Selected excerpt:
“2010 wouldn’t be complete without the Art 21 world knowing about this mind-blowing show in a stock pavilion... I don’t know where to begin here, whether it was Deke Weaver’s humor, epic video productions or thoughtfully crafted dance and music by his collaborators, Jennifer Allen and Chris Peck. Weaver’s videos were stunning... Weaver’s style, a layering of live footage, stop-motion animation, projected text and monologue combine to create a sense that there is more to a story than what we see or hear... Allen’s ability to create subtle yet precise differentiations in the dancers’ gestures and formations was remarkable, virtuosic and gritty. The secret of Elephant... is wrapped into a package of video, music, dance and narrative performance that is sensational, entertaining and humorous.”
Marissa Perel, Art 21 Blog (check out the full review)

Stored records:
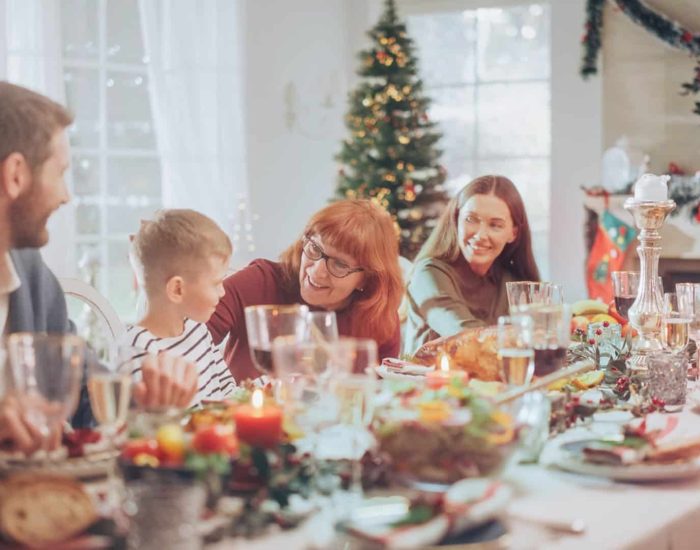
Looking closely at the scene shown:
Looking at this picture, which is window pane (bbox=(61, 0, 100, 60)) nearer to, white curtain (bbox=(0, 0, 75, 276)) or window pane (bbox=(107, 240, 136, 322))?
white curtain (bbox=(0, 0, 75, 276))

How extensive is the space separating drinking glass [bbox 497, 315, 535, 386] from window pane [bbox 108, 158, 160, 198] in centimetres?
394

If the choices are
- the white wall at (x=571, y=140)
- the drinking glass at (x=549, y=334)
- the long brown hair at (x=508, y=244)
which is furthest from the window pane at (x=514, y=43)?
the drinking glass at (x=549, y=334)

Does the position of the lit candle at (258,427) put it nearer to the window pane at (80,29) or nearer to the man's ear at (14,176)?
the man's ear at (14,176)

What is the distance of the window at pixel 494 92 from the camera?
21.4 feet

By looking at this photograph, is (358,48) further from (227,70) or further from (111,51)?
(111,51)

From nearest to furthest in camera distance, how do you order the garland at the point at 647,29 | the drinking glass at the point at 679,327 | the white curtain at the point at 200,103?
the drinking glass at the point at 679,327
the white curtain at the point at 200,103
the garland at the point at 647,29

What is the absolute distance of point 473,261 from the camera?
342cm

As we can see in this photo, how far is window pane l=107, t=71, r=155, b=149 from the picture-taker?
5410mm

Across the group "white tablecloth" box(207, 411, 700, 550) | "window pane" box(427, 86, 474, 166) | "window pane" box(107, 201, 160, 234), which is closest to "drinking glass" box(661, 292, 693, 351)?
"white tablecloth" box(207, 411, 700, 550)

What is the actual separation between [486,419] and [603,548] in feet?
0.71

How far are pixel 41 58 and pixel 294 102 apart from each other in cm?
192

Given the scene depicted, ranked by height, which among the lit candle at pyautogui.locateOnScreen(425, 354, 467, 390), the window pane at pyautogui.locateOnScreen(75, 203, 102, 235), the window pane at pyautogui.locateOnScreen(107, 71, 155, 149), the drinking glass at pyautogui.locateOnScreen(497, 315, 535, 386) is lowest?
the lit candle at pyautogui.locateOnScreen(425, 354, 467, 390)

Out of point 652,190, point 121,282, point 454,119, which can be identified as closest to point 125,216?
point 121,282

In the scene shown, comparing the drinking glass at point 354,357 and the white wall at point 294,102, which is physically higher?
the white wall at point 294,102
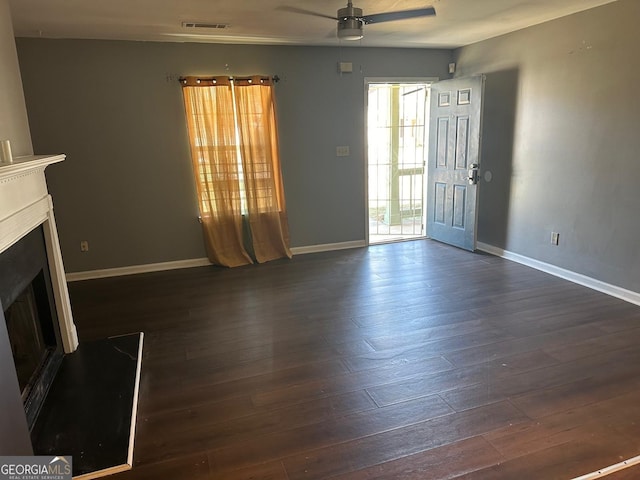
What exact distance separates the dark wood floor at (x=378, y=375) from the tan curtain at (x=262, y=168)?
0.79 metres

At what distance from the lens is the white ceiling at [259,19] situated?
3.15 meters

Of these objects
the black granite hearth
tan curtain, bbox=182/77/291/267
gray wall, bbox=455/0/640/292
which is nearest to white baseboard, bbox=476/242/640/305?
gray wall, bbox=455/0/640/292

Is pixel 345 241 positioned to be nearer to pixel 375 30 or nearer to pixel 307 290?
pixel 307 290

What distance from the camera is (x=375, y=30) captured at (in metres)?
4.14

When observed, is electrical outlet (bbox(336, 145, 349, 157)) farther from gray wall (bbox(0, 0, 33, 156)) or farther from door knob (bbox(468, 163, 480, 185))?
gray wall (bbox(0, 0, 33, 156))

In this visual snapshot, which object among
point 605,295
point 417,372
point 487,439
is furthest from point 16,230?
point 605,295

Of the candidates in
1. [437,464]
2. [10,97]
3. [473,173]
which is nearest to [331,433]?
[437,464]

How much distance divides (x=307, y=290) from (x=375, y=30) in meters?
2.57

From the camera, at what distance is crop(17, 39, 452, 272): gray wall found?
4.18 meters

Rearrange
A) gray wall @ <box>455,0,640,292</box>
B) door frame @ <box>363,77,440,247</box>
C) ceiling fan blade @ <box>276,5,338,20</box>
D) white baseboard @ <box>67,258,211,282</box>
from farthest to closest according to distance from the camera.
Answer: door frame @ <box>363,77,440,247</box> < white baseboard @ <box>67,258,211,282</box> < gray wall @ <box>455,0,640,292</box> < ceiling fan blade @ <box>276,5,338,20</box>

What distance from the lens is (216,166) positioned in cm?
461

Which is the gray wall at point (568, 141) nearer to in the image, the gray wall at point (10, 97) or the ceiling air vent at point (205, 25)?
the ceiling air vent at point (205, 25)

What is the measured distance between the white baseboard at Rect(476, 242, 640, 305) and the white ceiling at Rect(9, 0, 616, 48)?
231cm

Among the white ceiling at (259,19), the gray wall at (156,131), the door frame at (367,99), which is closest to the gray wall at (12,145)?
the white ceiling at (259,19)
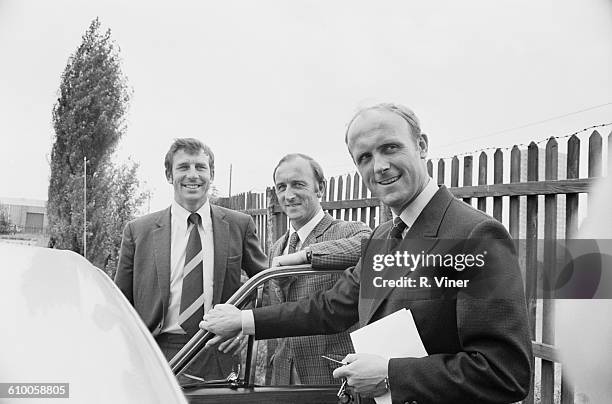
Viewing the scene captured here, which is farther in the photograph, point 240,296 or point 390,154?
point 240,296

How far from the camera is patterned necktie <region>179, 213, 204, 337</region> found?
1.83m

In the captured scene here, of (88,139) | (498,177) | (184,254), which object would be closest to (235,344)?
(184,254)

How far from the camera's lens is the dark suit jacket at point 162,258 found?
1.98 meters

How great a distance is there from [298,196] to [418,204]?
86 centimetres

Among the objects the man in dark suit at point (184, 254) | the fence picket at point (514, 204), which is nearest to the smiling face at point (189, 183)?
the man in dark suit at point (184, 254)

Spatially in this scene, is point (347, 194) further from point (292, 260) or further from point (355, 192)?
point (292, 260)

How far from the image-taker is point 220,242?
2.10 metres

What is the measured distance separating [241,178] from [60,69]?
1.85 ft

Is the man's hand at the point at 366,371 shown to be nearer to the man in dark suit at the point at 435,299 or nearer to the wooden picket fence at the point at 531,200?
the man in dark suit at the point at 435,299

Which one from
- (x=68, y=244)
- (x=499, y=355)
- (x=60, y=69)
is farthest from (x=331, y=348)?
(x=60, y=69)

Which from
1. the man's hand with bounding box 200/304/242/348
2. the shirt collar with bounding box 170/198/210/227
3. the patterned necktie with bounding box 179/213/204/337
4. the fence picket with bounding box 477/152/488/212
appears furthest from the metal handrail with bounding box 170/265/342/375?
the fence picket with bounding box 477/152/488/212

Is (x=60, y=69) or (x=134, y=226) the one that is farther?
(x=134, y=226)

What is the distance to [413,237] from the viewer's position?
137cm

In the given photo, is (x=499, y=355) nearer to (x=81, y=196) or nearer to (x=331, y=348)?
(x=331, y=348)
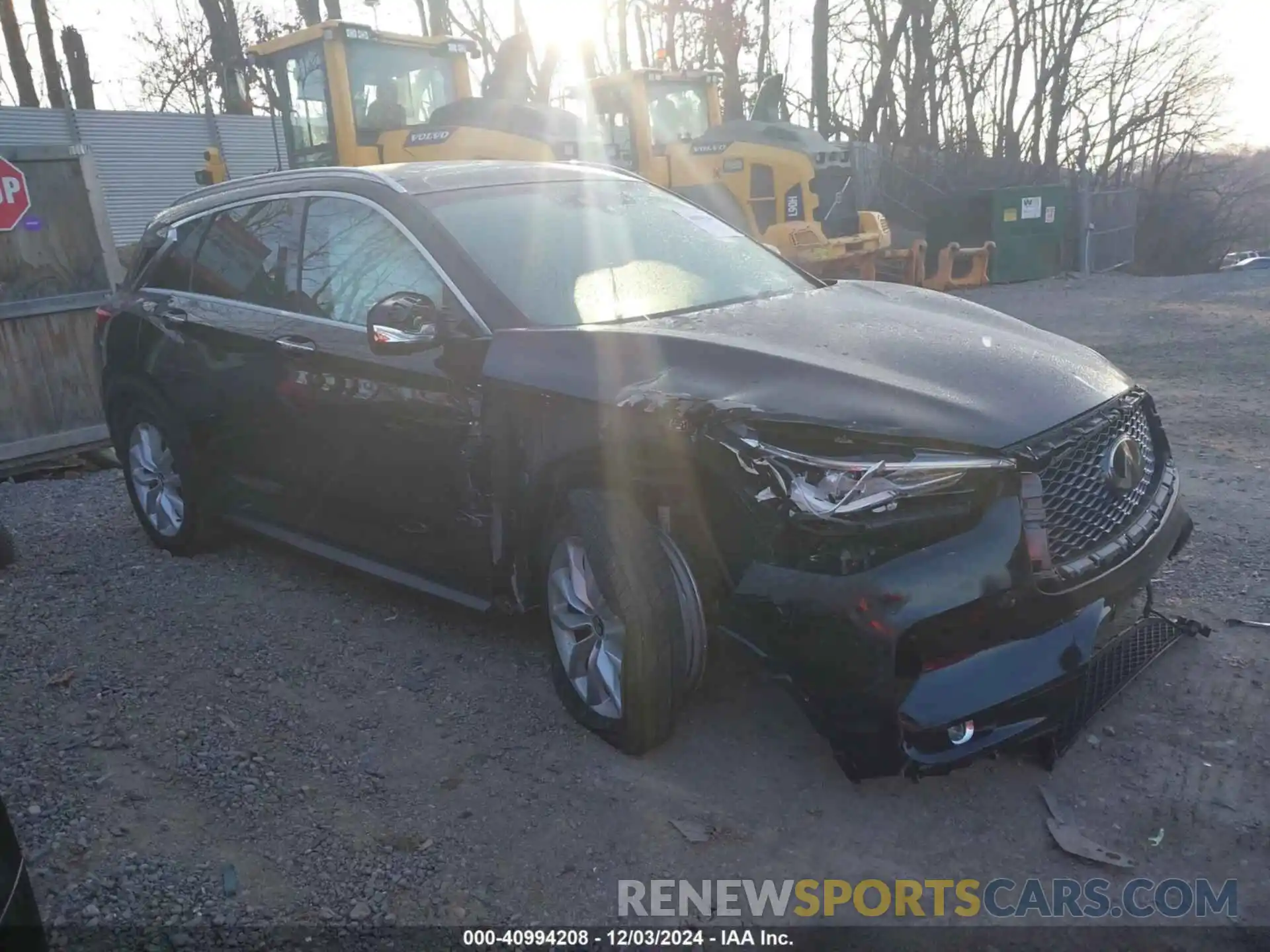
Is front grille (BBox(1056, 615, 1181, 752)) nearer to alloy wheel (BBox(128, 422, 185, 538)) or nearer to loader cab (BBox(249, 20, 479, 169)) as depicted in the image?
alloy wheel (BBox(128, 422, 185, 538))

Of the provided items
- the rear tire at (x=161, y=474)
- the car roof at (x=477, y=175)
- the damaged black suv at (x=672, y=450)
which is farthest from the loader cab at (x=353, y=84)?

Exercise brief:
In the review excerpt above, list every element that Weaver's style is said to layer together.

Full response:
Live footage, stop-motion animation, projected text, and monologue.